Andrew Oliver (November 13, 1731 – December 6, 1799) was an American jurist and scientist.

Andrew Oliver was the only child to survive to adulthood of Andrew Oliver and Mary Fitch, daughter of Colonel Thomas Fitsch. His mother died one year after his birth. On December 19, 1734, his father married Mary Sanford of Newport, Rhode Island, the sister-in-law of Thomas Hutchinson. The couple had fourteen children.

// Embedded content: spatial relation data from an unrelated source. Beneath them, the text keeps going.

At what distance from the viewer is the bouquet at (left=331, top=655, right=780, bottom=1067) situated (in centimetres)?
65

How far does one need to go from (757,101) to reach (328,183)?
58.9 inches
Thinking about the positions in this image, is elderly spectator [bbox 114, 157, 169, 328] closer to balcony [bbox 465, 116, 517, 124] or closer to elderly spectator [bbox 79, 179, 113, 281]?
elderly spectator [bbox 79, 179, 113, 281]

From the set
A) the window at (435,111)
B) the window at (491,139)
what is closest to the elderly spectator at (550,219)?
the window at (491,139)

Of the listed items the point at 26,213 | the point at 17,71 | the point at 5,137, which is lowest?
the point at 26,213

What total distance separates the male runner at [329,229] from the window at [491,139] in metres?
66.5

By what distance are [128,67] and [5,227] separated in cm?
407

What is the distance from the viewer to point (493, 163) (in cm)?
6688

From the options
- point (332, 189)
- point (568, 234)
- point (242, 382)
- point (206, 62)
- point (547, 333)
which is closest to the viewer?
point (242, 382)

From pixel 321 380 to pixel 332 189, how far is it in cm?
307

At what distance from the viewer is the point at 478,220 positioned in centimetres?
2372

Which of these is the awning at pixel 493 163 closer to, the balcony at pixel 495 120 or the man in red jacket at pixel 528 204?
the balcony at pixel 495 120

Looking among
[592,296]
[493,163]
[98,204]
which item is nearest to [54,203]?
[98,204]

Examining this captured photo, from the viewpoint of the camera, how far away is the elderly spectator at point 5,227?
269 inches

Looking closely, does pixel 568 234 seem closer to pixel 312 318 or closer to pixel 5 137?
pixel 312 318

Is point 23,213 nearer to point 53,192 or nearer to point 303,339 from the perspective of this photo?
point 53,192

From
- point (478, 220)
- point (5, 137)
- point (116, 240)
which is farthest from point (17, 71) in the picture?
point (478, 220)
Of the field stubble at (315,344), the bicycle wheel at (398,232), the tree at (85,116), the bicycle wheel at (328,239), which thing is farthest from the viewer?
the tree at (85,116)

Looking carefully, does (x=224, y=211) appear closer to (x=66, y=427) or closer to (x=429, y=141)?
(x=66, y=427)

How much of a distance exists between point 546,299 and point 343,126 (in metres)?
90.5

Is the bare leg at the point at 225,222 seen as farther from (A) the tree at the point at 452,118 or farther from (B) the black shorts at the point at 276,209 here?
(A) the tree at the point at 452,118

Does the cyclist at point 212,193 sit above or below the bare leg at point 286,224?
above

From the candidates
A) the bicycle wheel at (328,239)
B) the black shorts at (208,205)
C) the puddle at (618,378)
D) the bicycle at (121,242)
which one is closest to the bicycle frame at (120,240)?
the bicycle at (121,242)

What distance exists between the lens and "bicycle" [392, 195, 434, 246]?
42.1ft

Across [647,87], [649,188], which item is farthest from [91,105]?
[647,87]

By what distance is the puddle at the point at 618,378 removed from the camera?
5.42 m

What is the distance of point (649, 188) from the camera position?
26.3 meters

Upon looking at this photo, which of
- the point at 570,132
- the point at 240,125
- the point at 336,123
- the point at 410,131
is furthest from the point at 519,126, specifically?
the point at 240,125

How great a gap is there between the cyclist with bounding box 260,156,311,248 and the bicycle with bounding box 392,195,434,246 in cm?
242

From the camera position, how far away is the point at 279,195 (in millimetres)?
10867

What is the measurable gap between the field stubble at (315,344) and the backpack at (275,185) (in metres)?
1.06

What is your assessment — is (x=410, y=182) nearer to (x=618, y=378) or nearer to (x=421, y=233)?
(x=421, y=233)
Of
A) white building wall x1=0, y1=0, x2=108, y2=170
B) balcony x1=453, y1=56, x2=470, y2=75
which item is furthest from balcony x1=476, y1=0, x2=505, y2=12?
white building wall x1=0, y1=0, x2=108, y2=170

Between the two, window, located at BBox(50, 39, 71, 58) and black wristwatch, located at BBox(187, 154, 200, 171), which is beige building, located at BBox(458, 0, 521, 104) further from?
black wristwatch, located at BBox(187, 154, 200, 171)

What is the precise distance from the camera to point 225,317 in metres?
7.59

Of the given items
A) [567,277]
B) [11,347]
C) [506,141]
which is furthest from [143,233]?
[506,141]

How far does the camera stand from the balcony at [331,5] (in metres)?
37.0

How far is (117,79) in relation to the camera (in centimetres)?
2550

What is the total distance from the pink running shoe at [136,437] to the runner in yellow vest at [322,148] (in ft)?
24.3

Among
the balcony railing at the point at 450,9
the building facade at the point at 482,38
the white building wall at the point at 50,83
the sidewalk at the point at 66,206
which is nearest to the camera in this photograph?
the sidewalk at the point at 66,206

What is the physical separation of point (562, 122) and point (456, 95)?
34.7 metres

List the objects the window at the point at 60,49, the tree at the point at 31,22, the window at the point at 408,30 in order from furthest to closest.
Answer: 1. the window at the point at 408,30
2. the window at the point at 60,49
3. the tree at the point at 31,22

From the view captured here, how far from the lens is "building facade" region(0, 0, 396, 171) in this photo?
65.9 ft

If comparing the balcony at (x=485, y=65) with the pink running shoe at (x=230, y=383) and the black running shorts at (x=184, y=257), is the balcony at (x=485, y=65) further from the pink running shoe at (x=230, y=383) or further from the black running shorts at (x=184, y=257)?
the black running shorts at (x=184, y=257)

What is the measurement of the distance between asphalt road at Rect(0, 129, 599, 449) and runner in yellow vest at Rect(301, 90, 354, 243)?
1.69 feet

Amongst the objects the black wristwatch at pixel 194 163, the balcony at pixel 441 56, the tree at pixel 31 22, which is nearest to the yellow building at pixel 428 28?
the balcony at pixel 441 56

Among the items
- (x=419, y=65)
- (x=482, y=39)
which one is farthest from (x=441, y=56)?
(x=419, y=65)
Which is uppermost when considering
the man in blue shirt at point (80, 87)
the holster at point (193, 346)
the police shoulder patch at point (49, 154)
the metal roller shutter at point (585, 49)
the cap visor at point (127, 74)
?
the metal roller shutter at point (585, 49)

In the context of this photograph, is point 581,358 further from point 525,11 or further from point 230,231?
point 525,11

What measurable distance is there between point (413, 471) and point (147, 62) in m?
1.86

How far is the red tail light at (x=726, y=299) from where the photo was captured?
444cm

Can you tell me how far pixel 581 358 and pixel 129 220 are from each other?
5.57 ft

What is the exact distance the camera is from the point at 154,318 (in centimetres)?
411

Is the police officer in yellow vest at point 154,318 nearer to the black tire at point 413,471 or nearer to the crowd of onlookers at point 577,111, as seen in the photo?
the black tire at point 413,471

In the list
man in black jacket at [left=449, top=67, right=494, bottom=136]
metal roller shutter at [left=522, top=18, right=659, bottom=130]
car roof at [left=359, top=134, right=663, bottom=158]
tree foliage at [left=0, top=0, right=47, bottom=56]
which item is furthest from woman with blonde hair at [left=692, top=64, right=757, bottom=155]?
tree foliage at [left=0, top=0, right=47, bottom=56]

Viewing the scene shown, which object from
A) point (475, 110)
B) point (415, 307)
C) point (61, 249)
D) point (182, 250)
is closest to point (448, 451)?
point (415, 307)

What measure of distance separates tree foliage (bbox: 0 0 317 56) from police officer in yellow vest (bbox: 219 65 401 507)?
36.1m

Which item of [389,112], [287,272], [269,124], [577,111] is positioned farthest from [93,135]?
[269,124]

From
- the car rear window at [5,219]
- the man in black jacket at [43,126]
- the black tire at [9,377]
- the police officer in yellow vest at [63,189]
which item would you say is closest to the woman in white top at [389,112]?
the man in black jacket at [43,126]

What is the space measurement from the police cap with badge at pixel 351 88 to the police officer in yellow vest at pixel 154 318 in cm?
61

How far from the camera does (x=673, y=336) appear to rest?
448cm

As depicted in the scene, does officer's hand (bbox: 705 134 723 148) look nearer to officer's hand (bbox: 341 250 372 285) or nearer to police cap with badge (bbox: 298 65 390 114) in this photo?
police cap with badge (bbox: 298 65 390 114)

Oliver attended Harvard college, graduating in 1749 before continuing his studies and earning master's degrees at Yale (1751) and Harvard (1752). After marrying, Oliver relocated to his wife's hometown of Salem. He held minor public offices before becoming a county judge in 1761 and a representative of Salem to the Massachusetts General Court the following year.

== American Revolution ==
He had a complicated relationship with the growing rebel movement, oftentimes voting in favor of reductions in taxes and duties and yet was a member of a loyalist family and occupied a Tory position for a time (before realizing it made him a target and resigning). He joined a local militia in an attempt to regain approval, but upon asking to be excused from a meeting due to unfavorable weather, his constituents were left unsatisfied. When the war broke out, his loyalist family went into hiding while he remained in Salem, not for any political reason, but rather to continue his scientific inquiries into the nature of air.

== Scientific enquiry ==
Most notably, Oliver proposed that comet tails were made up of air, and that life could exist in such air. Inspired by Benjamin Franklin and other contemporaries, he also asserted that electricity permeates air and studied its role in causing thunderstorms. Along with John Adams, he helped found the American Academy of Arts and Sciences in Massachusetts. He was elected as a member to the American Philosophical Society in 1773.

In the final years of his life, Oliver's scientific activity mostly ceased due to his gout and declining finances and he died in such a state, at home in Salem.